When is the Rayleigh quotient (spherically) convex?

I provide a partial answer below, but I would be interested to see what people think.

Claim: If $A$ is not a multiple of the identity, then $f$ is not convex.

1. Let $\lambda_i$, $e_i$ denote the (real) eigenvalue-eigenvector pairs for $A$, for $i = 1, 2, \dots, n$.

2. Suppose that $\lambda_i < \lambda_j$ for some distinct $i, j \in \{1, 2, \dots, n\}$. Let us consider the geodesics with images lying in $E_{ij} := \mathrm{span}\{e_i, e_j\} \cap S^{n-1}$.

3. For $x \in E_{ij}$, write $x = c_i e_i + c_j e_j$, for $c_i^2 + c_j^2 = 1$, and note that $f|_{E_{ij}}(x) = \lambda_i c_i^2 + \lambda_j c_j^2$. We may reparameterize this as $f|_{E_{ij}}(\theta) = \lambda_i \cos^2(\theta) + \lambda_j \sin^2(\theta)$.

4. Geodesics $\gamma$ with images in $E_{ij}$ correspond to connected intervals $I \subset [0, 2\pi)$ (of length less than $\pi$). Hence such maps $f \circ \gamma$ are restrictions of $f_{E_{ij}}$ to intervals.

5. There exists a connected interval $I$ of length less than $\pi$ on which $\cos^2(\theta)$ is neither convex nor concave.
6. Hence, if $\lambda_i < \lambda_j$, $f \circ \gamma$ is not convex for some $\gamma$ whose image lies in $E_{ij}$. Thus $f$ is not convex.
7. If no such pair $i, j$ exists, then $A = cI$ for some $c \in \mathbf{R}$.

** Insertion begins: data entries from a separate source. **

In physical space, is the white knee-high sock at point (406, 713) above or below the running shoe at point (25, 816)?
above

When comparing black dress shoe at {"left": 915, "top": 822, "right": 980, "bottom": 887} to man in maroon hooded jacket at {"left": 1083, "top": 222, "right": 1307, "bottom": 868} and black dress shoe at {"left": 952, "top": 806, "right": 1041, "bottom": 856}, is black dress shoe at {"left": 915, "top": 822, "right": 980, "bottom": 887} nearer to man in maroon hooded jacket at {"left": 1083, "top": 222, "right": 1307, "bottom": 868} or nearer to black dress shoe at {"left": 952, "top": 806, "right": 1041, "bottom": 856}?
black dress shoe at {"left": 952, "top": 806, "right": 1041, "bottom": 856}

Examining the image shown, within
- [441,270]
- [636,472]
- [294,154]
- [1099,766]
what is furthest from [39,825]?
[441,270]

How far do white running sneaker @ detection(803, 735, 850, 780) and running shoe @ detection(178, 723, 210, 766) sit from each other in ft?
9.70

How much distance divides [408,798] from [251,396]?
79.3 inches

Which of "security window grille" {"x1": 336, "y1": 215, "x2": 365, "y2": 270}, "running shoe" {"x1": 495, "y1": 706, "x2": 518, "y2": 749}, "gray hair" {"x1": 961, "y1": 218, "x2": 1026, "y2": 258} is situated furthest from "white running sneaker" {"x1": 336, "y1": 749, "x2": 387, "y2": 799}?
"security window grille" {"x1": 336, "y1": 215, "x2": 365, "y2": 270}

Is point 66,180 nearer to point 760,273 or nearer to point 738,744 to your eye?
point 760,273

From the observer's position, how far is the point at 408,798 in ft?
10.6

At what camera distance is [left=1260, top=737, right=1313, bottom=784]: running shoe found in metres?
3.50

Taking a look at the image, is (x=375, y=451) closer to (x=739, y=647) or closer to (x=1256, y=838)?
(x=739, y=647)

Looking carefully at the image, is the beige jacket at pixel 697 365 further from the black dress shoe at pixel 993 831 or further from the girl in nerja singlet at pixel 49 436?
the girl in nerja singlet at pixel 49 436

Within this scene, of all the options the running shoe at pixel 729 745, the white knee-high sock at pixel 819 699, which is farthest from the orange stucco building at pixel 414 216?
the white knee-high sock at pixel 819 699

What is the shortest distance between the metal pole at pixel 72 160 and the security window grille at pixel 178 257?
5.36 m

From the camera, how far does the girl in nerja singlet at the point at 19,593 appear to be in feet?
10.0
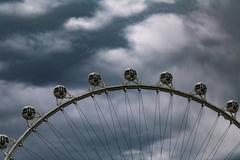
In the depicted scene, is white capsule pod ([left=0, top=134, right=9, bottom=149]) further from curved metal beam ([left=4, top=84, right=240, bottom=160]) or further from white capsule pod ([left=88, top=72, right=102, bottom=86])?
white capsule pod ([left=88, top=72, right=102, bottom=86])

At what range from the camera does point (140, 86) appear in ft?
265

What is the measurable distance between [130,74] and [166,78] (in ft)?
11.8

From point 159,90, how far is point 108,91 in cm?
507

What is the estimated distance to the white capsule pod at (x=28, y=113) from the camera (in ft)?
255

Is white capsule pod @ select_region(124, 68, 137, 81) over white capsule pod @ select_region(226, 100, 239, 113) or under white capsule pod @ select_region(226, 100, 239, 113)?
over

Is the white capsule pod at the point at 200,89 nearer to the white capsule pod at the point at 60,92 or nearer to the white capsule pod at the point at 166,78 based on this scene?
the white capsule pod at the point at 166,78

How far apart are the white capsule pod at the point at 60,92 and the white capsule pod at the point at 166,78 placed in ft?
30.8

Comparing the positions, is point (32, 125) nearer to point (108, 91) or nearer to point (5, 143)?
point (5, 143)

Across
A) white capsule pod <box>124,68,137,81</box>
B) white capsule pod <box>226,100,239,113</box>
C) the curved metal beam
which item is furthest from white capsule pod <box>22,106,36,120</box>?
white capsule pod <box>226,100,239,113</box>

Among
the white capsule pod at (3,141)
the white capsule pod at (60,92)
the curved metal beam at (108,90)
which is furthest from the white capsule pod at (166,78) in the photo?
the white capsule pod at (3,141)

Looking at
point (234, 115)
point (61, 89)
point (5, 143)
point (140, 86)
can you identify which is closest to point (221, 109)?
point (234, 115)

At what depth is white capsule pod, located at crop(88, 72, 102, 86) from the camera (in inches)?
3120

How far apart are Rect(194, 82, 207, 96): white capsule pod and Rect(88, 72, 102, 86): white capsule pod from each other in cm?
946

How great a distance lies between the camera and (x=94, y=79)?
79.4 m
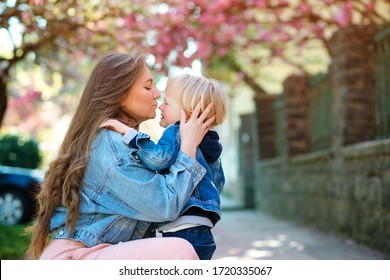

The notion of convexity you are using is unnatural for functions defined on compact (connected) Riemannian manifolds: With this definition every convex function is constant. Indeed, suppose that $f: M\to {\mathbb R}$ is a convex function on a compact connected Riemannian manifold. Then $f$ is necessarily convex and, hence, attains its maximum at some point $p$. But for every $q\in M$ there is a geodesic $c$ in $M$ containing $q$ and $p$ as its interior point. Thus, the convex function $f|c$ is nonconstant. But a nonconstant convex function on an interval cannot attain its maximum at an interior point. Hence, $f(p)=f(q)$ and, therefore, $f$ is constant. (A small modification of this proof works even if you assume that $f$ is convex only on all distance-minimizing geodesics.)

Applied in the setting of your question, you have the bilinear form $\langle x, y\rangle=x^TAy$ on ${\mathbb R}^n$. Either the corresponding quadratic form $q(x)=f(x)$ is identically zero (which implies that $A=0$), or after multiplying the matrix $A$ by a scalar, we get $q(x)=1$ for all $x\in S^{n-1}$. But a bilinear form is uniquely determined by its quadratic form: $$ \langle x, y\rangle= \frac{1}{2}(q(x+y) - q(x) -q(y)). $$ Hence, $\langle x, y\rangle$ equals the standard dot product. In other words, $A=I$.